Image-text web data
++++++++++++++++++++
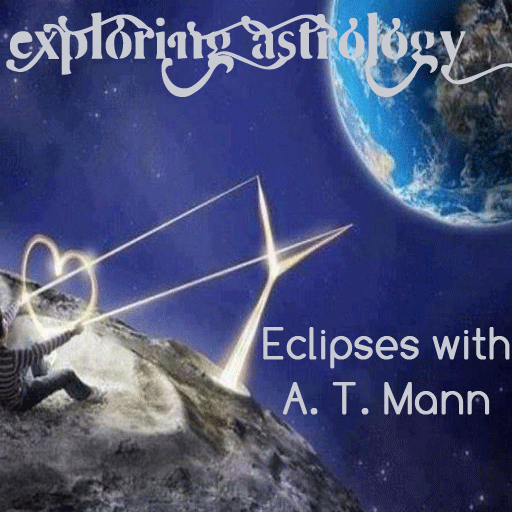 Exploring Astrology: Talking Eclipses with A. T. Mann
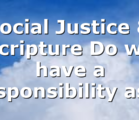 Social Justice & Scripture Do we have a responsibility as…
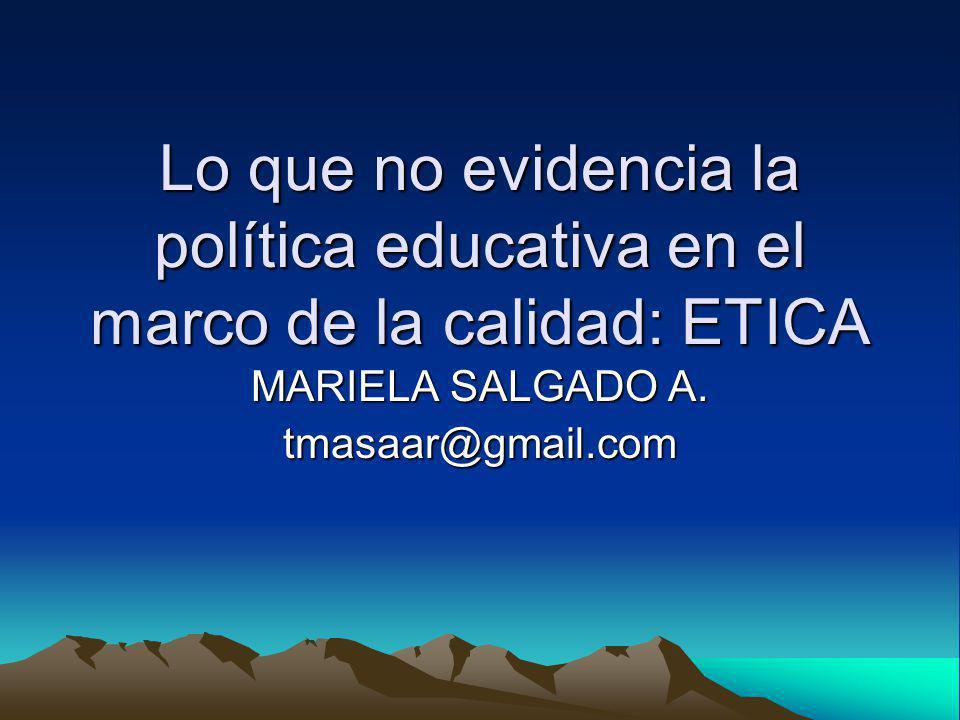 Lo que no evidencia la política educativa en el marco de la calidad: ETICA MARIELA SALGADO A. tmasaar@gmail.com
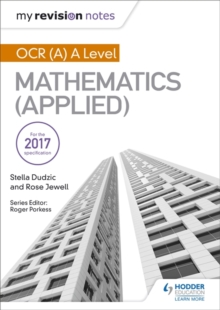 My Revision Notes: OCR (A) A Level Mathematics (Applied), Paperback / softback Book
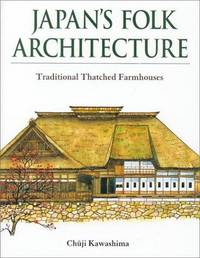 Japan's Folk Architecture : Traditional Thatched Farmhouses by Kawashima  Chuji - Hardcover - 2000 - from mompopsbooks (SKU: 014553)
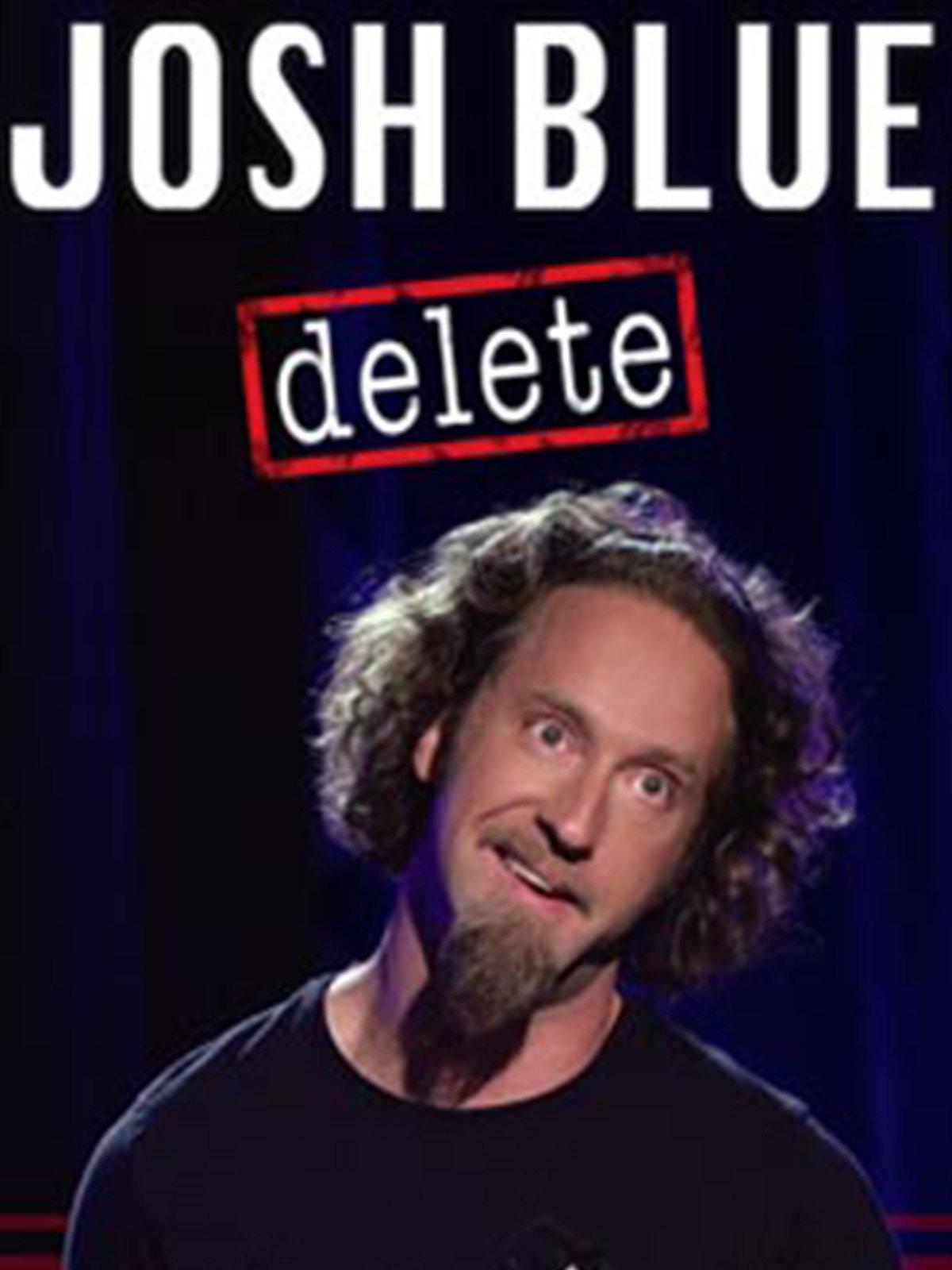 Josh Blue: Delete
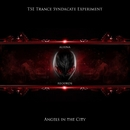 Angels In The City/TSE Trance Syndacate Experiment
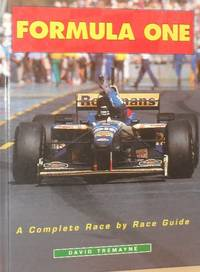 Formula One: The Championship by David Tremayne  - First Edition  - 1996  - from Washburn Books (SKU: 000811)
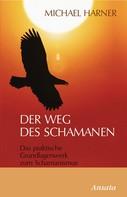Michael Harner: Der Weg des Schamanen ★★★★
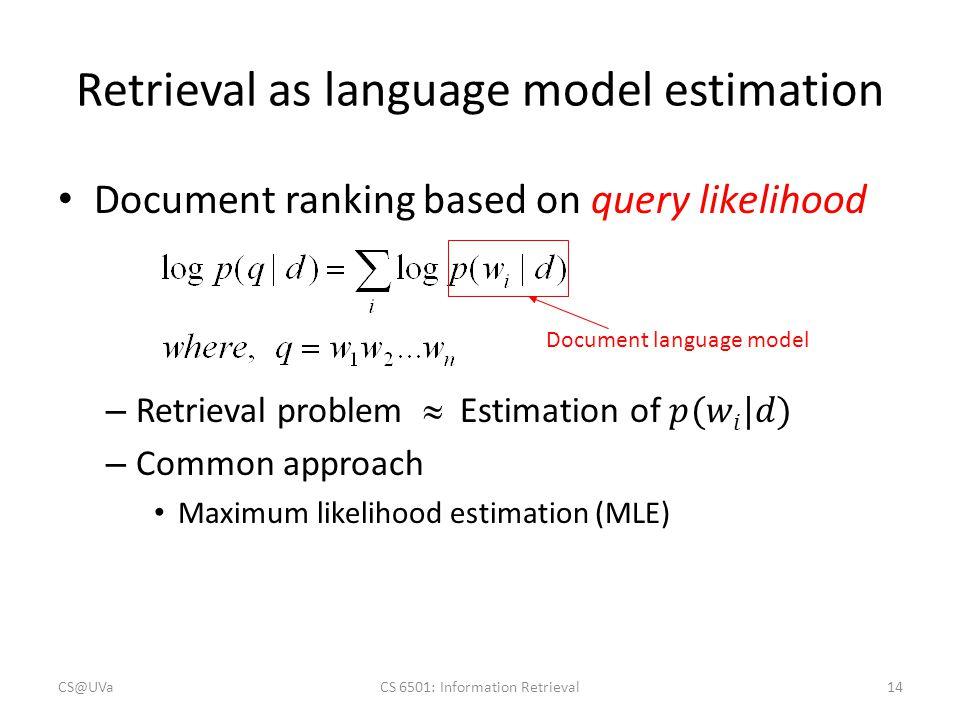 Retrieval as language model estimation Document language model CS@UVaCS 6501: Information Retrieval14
++++++++++++++++++++
■ DESCRIPTION OF THE TASK
In the data, the line that contains "Angels In The" begins the part to write out; restate it and each line after it word for word through the end, with no pictures.

■ TASK RESPONSE
 Angels In The City/TSE Trance Syndacate Experiment
 Formula One: The Championship by David Tremayne  - First Edition  - 1996  - from Washburn Books (SKU: 000811)
Michael Harner: Der Weg des Schamanen ★★★★
 Retrieval as language model estimation Document language model CS@UVaCS 6501: Information Retrieval14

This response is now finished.